Aron knocked the next pitch over the centerfielder's head. His teen-idol grin spread as he circled the bases, and widened as he crossed the plate. "Not bad," Bob said. "A homer on Opening Day."
By midseason, Aron was hitting .372, with two more homers, a triple and seven doubles in 43 at bats. He was getting walked with frustrating regularity. Though dying to pitch, he was playing a solid shortstop, warming up the team's other pitchers and seldom complaining. Whenever Yoshino promises he can pitch again next year, 1989 seems to Aron like 1999.

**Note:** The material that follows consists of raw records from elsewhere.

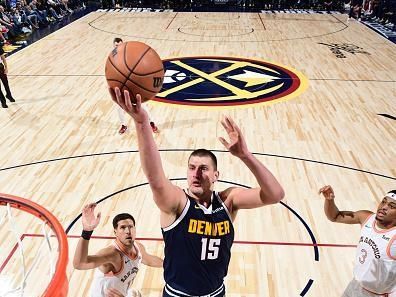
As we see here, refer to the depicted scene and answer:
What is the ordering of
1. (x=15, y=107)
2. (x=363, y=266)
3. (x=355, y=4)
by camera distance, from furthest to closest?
(x=355, y=4) → (x=15, y=107) → (x=363, y=266)

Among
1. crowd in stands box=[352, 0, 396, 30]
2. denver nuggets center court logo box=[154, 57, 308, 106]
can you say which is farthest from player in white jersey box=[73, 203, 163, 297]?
crowd in stands box=[352, 0, 396, 30]

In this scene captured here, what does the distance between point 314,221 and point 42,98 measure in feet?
22.9

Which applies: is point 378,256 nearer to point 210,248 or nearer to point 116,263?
point 210,248

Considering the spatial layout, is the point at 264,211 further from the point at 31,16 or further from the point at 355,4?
the point at 355,4

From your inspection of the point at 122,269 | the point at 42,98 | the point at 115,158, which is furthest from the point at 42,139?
the point at 122,269

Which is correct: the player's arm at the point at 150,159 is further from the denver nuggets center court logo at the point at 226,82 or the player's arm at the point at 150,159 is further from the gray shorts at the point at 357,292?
the denver nuggets center court logo at the point at 226,82

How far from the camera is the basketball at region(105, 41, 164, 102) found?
3.09 meters

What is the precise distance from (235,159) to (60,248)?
457 centimetres

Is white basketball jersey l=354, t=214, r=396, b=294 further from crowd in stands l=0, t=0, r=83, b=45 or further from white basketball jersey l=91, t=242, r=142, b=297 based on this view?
crowd in stands l=0, t=0, r=83, b=45


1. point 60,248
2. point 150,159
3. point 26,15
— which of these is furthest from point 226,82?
point 26,15

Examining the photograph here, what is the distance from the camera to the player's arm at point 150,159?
6.98ft

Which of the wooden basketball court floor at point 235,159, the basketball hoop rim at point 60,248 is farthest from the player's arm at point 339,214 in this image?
the basketball hoop rim at point 60,248

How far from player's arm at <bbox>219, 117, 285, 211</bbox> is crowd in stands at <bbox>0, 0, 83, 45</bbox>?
13324 mm

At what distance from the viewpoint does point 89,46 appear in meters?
14.6
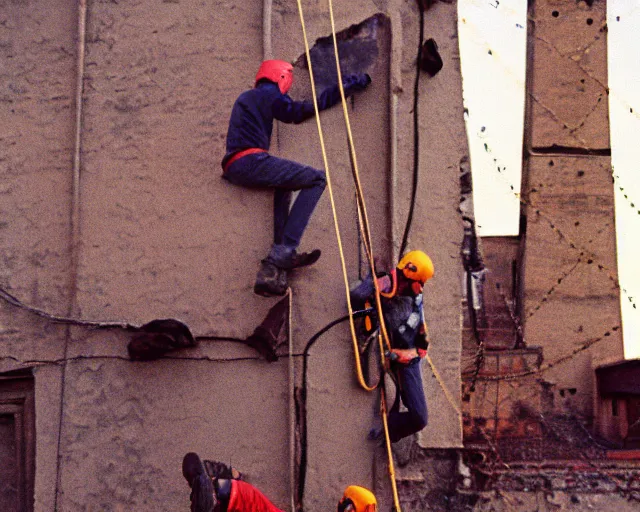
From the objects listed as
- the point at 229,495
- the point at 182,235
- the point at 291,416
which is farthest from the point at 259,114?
the point at 229,495

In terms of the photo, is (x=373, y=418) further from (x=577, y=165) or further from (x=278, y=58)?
(x=577, y=165)

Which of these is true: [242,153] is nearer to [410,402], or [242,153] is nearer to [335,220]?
[335,220]

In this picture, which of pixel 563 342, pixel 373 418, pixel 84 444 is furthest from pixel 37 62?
pixel 563 342

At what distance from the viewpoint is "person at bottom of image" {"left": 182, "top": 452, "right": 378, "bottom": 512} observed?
636 centimetres

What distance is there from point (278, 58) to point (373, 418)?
2.78 m

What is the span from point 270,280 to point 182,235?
847 mm

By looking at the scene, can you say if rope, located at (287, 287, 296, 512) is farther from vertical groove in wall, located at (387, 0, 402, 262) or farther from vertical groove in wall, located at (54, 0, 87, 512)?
vertical groove in wall, located at (54, 0, 87, 512)

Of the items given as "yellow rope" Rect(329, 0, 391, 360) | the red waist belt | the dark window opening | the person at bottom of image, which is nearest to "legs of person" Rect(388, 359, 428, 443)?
"yellow rope" Rect(329, 0, 391, 360)

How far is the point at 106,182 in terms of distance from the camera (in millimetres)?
7848

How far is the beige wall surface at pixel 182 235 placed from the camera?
291 inches

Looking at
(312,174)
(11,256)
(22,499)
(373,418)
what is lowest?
(22,499)

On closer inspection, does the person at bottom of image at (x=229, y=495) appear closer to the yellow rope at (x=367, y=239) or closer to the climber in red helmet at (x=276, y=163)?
the yellow rope at (x=367, y=239)

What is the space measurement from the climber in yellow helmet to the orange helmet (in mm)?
1528

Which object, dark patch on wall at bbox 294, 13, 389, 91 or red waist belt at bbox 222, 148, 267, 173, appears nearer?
red waist belt at bbox 222, 148, 267, 173
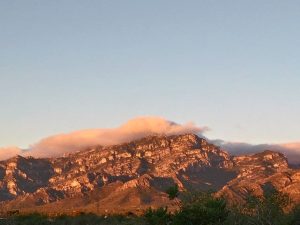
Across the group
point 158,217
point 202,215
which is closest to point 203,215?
point 202,215

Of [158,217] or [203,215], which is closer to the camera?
[158,217]

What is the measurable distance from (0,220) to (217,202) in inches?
2734

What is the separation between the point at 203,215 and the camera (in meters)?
42.3

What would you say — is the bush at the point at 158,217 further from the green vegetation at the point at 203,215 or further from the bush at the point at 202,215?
the bush at the point at 202,215

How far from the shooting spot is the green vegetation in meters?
42.3

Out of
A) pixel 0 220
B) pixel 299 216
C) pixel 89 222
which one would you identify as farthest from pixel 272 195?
pixel 0 220

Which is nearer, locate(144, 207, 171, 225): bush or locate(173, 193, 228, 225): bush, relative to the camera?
locate(144, 207, 171, 225): bush

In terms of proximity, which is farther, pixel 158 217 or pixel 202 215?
pixel 202 215

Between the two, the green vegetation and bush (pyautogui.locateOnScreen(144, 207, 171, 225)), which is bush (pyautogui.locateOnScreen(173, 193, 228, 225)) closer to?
the green vegetation

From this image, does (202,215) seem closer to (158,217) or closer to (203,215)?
(203,215)

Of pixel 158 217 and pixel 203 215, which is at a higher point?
pixel 158 217

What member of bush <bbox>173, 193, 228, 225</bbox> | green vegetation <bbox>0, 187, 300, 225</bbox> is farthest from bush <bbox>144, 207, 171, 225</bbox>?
bush <bbox>173, 193, 228, 225</bbox>

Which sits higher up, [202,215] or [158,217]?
[158,217]

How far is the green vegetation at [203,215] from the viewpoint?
42.3 metres
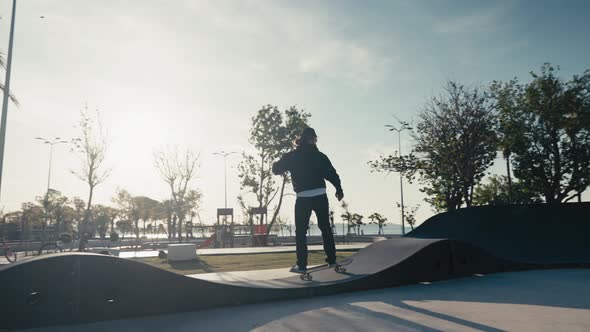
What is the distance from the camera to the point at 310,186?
216 inches

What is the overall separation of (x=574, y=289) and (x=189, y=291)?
16.3 feet

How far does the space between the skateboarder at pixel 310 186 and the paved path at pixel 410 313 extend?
3.44 feet

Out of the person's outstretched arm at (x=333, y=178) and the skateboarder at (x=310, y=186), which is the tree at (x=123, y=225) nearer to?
the skateboarder at (x=310, y=186)

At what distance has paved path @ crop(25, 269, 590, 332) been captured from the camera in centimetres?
309

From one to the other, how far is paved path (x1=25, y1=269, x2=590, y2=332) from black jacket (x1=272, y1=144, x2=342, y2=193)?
1.76m

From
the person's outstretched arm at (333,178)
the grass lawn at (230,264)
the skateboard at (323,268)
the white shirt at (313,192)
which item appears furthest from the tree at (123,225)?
the person's outstretched arm at (333,178)

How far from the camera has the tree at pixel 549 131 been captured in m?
23.7

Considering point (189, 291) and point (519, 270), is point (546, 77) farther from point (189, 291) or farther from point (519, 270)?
point (189, 291)

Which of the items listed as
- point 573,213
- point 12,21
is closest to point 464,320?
point 573,213

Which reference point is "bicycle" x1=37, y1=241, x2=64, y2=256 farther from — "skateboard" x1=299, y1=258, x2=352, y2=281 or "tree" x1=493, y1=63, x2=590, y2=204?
"tree" x1=493, y1=63, x2=590, y2=204

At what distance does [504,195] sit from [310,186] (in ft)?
144

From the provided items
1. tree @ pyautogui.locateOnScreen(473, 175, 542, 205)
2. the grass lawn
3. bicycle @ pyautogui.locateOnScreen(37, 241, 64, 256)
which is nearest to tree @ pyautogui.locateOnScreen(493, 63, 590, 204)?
tree @ pyautogui.locateOnScreen(473, 175, 542, 205)

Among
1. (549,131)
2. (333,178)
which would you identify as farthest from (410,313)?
(549,131)

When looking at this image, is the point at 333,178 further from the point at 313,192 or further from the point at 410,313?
the point at 410,313
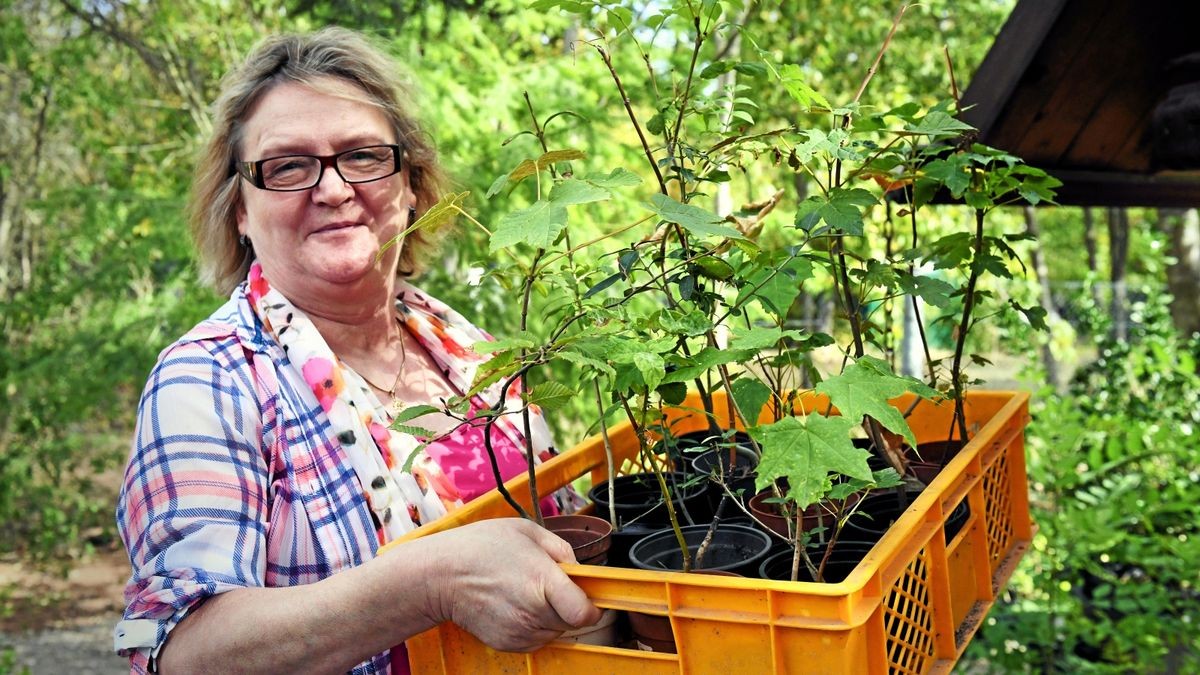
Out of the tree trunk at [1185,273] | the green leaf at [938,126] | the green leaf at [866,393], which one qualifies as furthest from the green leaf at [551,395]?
the tree trunk at [1185,273]

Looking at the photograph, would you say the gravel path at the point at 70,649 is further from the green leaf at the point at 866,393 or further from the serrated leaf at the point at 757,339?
the green leaf at the point at 866,393

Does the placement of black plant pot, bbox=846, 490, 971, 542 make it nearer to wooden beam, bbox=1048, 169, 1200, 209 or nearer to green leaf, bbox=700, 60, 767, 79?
green leaf, bbox=700, 60, 767, 79

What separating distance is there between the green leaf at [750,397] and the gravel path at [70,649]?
615 cm

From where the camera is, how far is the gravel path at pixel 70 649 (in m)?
6.69

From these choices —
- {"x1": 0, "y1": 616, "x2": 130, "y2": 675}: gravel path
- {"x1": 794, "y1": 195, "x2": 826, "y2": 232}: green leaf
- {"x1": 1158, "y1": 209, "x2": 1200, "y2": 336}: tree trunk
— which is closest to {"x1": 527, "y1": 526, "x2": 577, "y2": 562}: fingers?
{"x1": 794, "y1": 195, "x2": 826, "y2": 232}: green leaf

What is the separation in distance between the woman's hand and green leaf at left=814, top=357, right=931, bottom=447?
353 mm

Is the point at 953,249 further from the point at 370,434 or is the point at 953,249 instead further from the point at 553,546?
the point at 370,434

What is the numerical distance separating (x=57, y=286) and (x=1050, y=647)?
5.86 m

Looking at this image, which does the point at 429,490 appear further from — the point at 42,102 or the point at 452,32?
the point at 42,102

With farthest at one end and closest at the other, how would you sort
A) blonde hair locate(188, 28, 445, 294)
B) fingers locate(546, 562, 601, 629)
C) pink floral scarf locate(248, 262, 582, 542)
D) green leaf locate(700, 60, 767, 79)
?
blonde hair locate(188, 28, 445, 294)
pink floral scarf locate(248, 262, 582, 542)
green leaf locate(700, 60, 767, 79)
fingers locate(546, 562, 601, 629)

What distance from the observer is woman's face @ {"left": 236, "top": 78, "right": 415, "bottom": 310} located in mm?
1952

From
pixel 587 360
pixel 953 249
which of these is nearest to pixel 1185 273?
pixel 953 249

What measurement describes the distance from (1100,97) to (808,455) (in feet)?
6.54

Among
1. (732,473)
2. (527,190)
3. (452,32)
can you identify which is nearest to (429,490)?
(732,473)
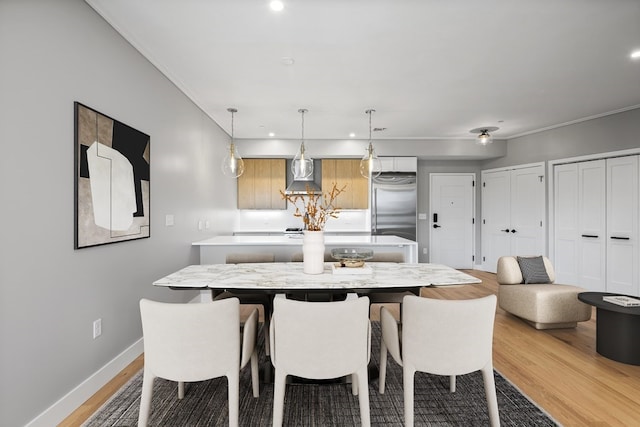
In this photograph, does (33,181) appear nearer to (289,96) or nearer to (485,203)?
(289,96)

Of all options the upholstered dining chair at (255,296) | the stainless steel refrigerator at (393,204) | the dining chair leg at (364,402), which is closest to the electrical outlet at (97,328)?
the upholstered dining chair at (255,296)

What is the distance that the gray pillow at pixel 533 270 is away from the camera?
375cm

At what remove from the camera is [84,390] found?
212 centimetres

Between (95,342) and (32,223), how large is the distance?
975 millimetres

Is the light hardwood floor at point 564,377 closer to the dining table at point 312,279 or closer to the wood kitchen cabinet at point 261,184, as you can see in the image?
the dining table at point 312,279

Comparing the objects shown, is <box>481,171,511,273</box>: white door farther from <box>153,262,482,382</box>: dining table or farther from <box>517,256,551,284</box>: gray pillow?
<box>153,262,482,382</box>: dining table

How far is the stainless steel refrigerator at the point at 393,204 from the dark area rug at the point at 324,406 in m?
3.85

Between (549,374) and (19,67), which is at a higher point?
(19,67)

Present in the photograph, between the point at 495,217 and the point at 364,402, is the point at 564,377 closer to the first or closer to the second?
the point at 364,402

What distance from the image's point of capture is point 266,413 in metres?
2.00

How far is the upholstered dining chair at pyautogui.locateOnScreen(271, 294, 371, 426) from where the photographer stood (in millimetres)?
1621

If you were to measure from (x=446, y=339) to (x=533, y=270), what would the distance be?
2800 millimetres

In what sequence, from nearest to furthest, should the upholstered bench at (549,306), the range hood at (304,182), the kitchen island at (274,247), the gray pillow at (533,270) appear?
1. the upholstered bench at (549,306)
2. the gray pillow at (533,270)
3. the kitchen island at (274,247)
4. the range hood at (304,182)

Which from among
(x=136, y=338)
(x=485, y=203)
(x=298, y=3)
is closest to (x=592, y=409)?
(x=298, y=3)
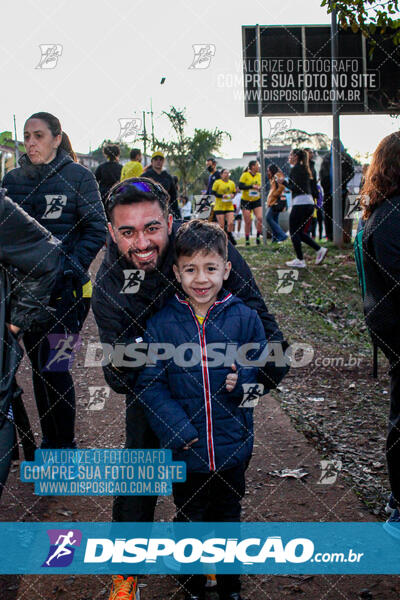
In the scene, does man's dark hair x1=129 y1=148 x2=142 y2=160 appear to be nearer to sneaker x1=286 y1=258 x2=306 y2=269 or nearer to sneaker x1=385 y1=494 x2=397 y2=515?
sneaker x1=286 y1=258 x2=306 y2=269

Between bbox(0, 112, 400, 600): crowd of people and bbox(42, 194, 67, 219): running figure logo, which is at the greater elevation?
bbox(42, 194, 67, 219): running figure logo

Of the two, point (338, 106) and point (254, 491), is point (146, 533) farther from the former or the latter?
point (338, 106)

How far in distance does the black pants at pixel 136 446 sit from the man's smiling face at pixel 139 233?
24.3 inches

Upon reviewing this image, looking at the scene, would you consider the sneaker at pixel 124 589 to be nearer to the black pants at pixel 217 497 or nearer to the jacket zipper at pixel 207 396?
the black pants at pixel 217 497

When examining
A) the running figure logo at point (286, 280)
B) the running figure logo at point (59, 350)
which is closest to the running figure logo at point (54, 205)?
the running figure logo at point (59, 350)

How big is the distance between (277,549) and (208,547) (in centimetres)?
46

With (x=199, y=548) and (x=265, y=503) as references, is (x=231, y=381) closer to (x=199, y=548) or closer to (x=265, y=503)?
(x=199, y=548)

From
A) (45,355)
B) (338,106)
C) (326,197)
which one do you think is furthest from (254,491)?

Kicking off his cleats in his bedroom after a recent win in which he homered, Aron re-enacted his swing. "Low fastball, right where I wanted it," he said. "Boom!" His room is a whirl of baseballs, gloves, trophies, pennants, Little League World Series memorabilia and pictures of his heroes.
"There's Ozzie," he says, pointing to an action shot of the Cardinals' shortstop. "And that Astros pennant is for Nolan Ryan and Mike Scott."
Over his unmade bed—almost life-sized, bearing down on his pillow—is a poster of a Porsche. "Gonna get one of those when I sign my first pro contract," says Aron. Then he grins. He is 13, his team is in first place and his strong right arm is almost as good as new.